Antes de ser madeleine, o bolinho de leite e manteiga com delicada forma de vieira foi também uma fatia de pão dormido, uma fatia de pão tostado e então uma torrada. Essas outras etapas primordiais do episódio já haviam sido descobertas em 2018, quando da morte de Bernard de Fallois, primeiro editor dos manuscritos de Jean Santeuil (1952) e Contra Sainte-Beuve (1954).

‘Graal proustiano’
Nos anos cinquenta, Bernard de Fallois — ainda um jovem pesquisador com obscuro passado colaboracionista e ambições revisionistas — recebeu da sobrinha de Marcel Proust, Suzy Mante-Proust, a tarefa de organizar a montanha de papéis deixada por seu tio. Após a guerra, Proust já não despertava grande interesse do público leitor. Foi Fallois um dos grandes responsáveis pelo novo momento de vulgarização da Busca do tempo perdido e pelo combate da leitura desse romance como uma obra autobiográfica, em que narrador e herói convergem em uma figura esnobe e mundana do autor.
Fallois conservou consigo uma pasta com setenta e cinco fólios que contêm os primeiros instantes de redação da Busca do tempo perdido, etapa criativa em que o célebre caminho de Swann, por exemplo, ainda se nomeava Villebon. Somente sete décadas depois, após a morte de Fallois, os documentos foram doados à Biblioteca Nacional da França.
Guardada em segredo por todo esse período, a pasta chegou a ser apelidada pela crítica de “graal proustiano”. A combinação dos novos novecentos documentos com os setenta e cinco fólios e mais os conhecidos manuscritos de Contra Sainte-Beuve completa — em tese — a gênese inicial de Em busca do tempo perdido.
Quando chegaram ao Departamento de Manuscritos da Biblioteca Nacional da França, os setenta e cinco fólios foram confiados à conservadora Frédérique Pelletier para uma restauração. O procedimento — minimalista — buscou preservar as dobras das páginas e manchas das mãos.
O dossiê recebeu somente uma nova encadernação e teve furos preenchidos. Sobre o papel, foram encontrados resquícios do mítico Pó Louis Legras, medicamento a base de datura, resina de java e nitrato de potássio do qual Proust e a maior parte dos asmáticos da virada do século eram adeptos contumazes. Uma assinatura química de autenticidade.
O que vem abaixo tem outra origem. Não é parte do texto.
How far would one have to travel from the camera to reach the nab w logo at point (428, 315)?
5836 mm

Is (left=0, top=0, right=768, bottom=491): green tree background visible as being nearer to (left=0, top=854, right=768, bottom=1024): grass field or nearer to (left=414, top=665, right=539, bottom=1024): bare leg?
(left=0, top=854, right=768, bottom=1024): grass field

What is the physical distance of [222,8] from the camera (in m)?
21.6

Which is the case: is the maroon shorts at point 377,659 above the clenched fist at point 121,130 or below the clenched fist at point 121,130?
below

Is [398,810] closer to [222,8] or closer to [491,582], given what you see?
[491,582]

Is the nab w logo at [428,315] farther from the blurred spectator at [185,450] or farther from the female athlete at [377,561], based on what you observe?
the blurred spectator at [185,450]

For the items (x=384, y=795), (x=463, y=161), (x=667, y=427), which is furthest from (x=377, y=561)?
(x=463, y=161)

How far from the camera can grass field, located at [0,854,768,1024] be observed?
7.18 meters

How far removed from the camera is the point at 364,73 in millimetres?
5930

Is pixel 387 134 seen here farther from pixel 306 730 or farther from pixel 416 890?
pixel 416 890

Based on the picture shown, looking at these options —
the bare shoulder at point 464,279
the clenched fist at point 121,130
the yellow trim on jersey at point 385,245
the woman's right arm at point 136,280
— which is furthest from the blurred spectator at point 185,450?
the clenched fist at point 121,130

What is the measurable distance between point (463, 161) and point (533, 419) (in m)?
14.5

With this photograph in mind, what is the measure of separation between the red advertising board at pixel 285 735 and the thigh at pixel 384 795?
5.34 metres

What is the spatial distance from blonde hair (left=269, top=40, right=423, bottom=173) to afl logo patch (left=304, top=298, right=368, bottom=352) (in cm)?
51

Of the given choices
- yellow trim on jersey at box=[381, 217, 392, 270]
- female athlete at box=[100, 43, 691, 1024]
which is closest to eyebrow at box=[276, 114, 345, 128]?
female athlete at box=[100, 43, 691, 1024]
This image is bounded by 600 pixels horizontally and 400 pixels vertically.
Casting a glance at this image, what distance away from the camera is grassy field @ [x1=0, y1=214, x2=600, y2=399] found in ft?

Se a Biblioteca Nacional da França lograr adquirir o novo lote de documentos do espólio de Marcel Proust, passará a ser o maior depositário — e público, e livre e digital, importante sublinhar — dos arquivos do escritor. Os esforços da instituição para incorporar os manuscritos de Proust ao tesouro nacional francês datam dos anos sessenta, quando a administração de Julien Cain adquiriu um primeiro lote de documentos dos herdeiros. Em 1977, foi comprado um novo lote da família e, em 1983, somou-se uma terceira aquisição de 13 cadernos de rascunho pertencentes à coleção de Jacques Guérin.
Com manuscritos que não cessam de se multiplicar, ganha fôlego a dúvida do narrador de Proust diante da morte do escritor Bergotte: “morto para sempre? Quem poderia dizê-lo?”
Fillipe Mauro é professor de civilização brasileira na Universidade de La Rochelle. Autor do livro Três leituras brasileiras de Proust (Classiques Garnier, 2023), pesquisa o romance Em busca do tempo perdido e sua recepção no Brasil.